··· Passage shown ···
Category Theory
Zulip Server
Archive

You're reading the public-facing archive of the Category Theory Zulip server.
To join the server you need an invite. Anybody can get an invite by contacting Matteo Capucci at name dot surname at gmail dot com.
For all things related to this archive refer to the same person.


Stream: theory: applied category theory

Topic: network transformations


view this post on Zulip ww (May 30 2021 at 09:50):

Following from twitter discussion with @Jade Master about complex networks.

Motivating question: I have some social contact network data that is useful for studying epidemics. It's specific to a particular community but it is valuable because it's rare to be able to collect such explicit data. It would be very nice to be able to share it, but I can't because it's too easy to identify individuals and households from it. Is it possible to produce a relevantly similar synthetic network to share?

What does relevantly similar mean? I'm not certain but I think a plausible way to define it is to say that some of the measures that network science likes to use (diameter, eigenvalues of adjacency matrices, the distribution of centrality measures between vertices, etc) are the same. We think of these measures as numerically quantifying certain important kinds of structure in a network. This starts to sound like searching for special kinds of structure-preserving map between networks...
···
Request 1:
Rewrite the stretch from "For all things" through "network to share?" in the network transformations thread, swapping "data" for "information".
··· Raw data ···
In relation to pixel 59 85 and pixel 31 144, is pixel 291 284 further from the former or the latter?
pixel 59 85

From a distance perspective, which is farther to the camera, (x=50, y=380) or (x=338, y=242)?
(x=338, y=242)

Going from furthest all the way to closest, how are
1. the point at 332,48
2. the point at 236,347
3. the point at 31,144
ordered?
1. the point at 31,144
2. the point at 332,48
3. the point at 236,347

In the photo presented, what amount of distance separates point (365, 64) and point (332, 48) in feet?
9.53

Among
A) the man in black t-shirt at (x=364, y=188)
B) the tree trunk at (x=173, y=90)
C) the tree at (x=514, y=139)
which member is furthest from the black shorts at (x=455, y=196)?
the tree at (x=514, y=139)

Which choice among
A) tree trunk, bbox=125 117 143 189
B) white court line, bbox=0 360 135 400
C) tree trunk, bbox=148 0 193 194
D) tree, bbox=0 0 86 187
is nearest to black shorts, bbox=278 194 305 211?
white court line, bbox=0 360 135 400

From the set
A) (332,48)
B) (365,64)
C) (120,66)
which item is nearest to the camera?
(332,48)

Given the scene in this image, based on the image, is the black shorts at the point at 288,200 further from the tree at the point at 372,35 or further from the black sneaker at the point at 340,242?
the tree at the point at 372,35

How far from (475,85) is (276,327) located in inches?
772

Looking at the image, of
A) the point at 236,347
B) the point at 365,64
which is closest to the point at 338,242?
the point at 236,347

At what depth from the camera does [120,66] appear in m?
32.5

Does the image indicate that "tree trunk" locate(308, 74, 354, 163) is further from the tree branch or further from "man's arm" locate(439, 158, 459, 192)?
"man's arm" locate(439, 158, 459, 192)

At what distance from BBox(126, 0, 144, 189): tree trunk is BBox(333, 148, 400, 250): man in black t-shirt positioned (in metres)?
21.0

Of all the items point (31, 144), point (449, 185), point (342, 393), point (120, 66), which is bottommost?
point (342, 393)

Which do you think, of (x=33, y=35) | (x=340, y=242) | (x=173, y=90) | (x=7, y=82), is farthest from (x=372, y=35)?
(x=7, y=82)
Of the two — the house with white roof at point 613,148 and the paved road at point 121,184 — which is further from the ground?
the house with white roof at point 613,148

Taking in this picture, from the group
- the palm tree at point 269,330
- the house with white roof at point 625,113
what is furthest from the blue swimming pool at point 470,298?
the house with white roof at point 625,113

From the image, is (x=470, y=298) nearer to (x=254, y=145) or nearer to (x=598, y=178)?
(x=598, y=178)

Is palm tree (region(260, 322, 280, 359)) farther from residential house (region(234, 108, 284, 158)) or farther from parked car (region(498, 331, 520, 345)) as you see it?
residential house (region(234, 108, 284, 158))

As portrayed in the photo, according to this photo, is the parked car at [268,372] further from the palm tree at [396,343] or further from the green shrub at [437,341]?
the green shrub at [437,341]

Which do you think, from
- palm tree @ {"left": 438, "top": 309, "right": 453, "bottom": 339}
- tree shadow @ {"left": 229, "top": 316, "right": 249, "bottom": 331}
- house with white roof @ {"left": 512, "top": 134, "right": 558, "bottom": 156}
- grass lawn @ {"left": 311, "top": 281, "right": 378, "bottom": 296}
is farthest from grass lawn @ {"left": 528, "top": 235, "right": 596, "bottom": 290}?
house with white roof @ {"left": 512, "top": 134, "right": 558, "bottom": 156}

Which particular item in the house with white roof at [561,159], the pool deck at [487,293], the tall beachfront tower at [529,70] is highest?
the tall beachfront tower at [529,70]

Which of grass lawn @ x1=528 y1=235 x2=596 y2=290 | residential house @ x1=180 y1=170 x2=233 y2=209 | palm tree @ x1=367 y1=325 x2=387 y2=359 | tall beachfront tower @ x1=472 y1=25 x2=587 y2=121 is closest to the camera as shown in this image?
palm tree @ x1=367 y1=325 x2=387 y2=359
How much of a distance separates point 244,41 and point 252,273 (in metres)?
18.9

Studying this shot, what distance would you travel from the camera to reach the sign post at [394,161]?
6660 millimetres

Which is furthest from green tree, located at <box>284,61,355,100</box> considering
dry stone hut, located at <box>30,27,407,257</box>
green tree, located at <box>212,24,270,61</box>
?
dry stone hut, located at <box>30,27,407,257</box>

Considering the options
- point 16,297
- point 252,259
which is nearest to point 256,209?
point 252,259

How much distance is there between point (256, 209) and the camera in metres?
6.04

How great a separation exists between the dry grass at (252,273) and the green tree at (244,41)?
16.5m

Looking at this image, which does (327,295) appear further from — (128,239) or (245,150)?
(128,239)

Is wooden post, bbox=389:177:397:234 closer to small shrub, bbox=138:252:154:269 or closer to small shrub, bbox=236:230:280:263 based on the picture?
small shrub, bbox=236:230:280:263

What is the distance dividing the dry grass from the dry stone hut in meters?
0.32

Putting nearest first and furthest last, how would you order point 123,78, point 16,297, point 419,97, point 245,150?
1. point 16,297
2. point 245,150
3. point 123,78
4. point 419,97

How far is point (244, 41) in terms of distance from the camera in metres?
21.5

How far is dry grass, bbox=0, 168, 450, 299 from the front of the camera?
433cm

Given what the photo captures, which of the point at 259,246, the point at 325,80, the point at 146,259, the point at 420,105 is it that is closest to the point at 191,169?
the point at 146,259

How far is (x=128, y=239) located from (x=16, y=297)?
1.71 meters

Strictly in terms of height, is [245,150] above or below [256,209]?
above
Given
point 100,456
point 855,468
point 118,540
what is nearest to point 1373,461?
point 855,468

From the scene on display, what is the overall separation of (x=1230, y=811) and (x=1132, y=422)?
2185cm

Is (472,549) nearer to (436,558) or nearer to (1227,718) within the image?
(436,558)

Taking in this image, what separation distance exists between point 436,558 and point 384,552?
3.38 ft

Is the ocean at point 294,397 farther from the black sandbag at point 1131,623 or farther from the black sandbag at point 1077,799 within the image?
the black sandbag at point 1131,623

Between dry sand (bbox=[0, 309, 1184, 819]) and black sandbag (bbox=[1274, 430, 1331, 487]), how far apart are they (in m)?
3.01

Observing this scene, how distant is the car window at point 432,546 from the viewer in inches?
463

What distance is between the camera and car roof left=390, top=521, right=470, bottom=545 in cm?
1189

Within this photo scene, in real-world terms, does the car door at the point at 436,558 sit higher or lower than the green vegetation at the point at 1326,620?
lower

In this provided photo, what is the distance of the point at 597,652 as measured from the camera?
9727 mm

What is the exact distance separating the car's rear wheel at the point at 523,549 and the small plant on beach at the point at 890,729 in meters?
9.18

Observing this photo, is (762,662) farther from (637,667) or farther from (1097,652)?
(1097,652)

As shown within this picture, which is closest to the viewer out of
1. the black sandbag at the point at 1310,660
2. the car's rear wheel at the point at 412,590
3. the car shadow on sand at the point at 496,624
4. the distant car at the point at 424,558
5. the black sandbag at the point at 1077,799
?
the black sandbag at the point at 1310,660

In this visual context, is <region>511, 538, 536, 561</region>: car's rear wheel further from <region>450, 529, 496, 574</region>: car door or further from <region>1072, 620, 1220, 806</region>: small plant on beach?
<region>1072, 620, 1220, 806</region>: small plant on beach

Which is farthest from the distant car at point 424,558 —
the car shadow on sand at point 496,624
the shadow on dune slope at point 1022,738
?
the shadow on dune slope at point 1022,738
···
Request 2:
Output the stretch of entries from the line that contains "In this provided" through the end of the entries as a JSON list of strings, one string per line, with blank lines left out.

Written reply 1:
For all things related to this archive refer to the same person.


Stream: theory: applied category theory

Topic: network transformations


view this post on Zulip ww (May 30 2021 at 09:50):

Following from twitter discussion with @Jade Master about complex networks.

Motivating question: I have some social contact network information that is useful for studying epidemics. It's specific to a particular community but it is valuable because it's rare to be able to collect such explicit information. It would be very nice to be able to share it, but I can't because it's too easy to identify individuals and households from it. Is it possible to produce a relevantly similar synthetic network to share?

Written reply 2:
[
  "In this provided photo, what is the distance of the point at 597,652 as measured from the camera?",
  "9727 mm",
  "What is the exact distance separating the car's rear wheel at the point at 523,549 and the small plant on beach at the point at 890,729 in meters?",
  "9.18",
  "Observing this photo, is (762,662) farther from (637,667) or farther from (1097,652)?",
  "(1097,652)",
  "As shown within this picture, which is closest to the viewer out of",
  "1. the black sandbag at the point at 1310,660",
  "2. the car's rear wheel at the point at 412,590",
  "3. the car shadow on sand at the point at 496,624",
  "4. the distant car at the point at 424,558",
  "5. the black sandbag at the point at 1077,799",
  "?",
  "the black sandbag at the point at 1310,660",
  "In this visual context, is <region>511, 538, 536, 561</region>: car's rear wheel further from <region>450, 529, 496, 574</region>: car door or further from <region>1072, 620, 1220, 806</region>: small plant on beach?",
  "<region>1072, 620, 1220, 806</region>: small plant on beach",
  "Which is farthest from the distant car at point 424,558 —",
  "the car shadow on sand at point 496,624",
  "the shadow on dune slope at point 1022,738",
  "?",
  "the shadow on dune slope at point 1022,738"
]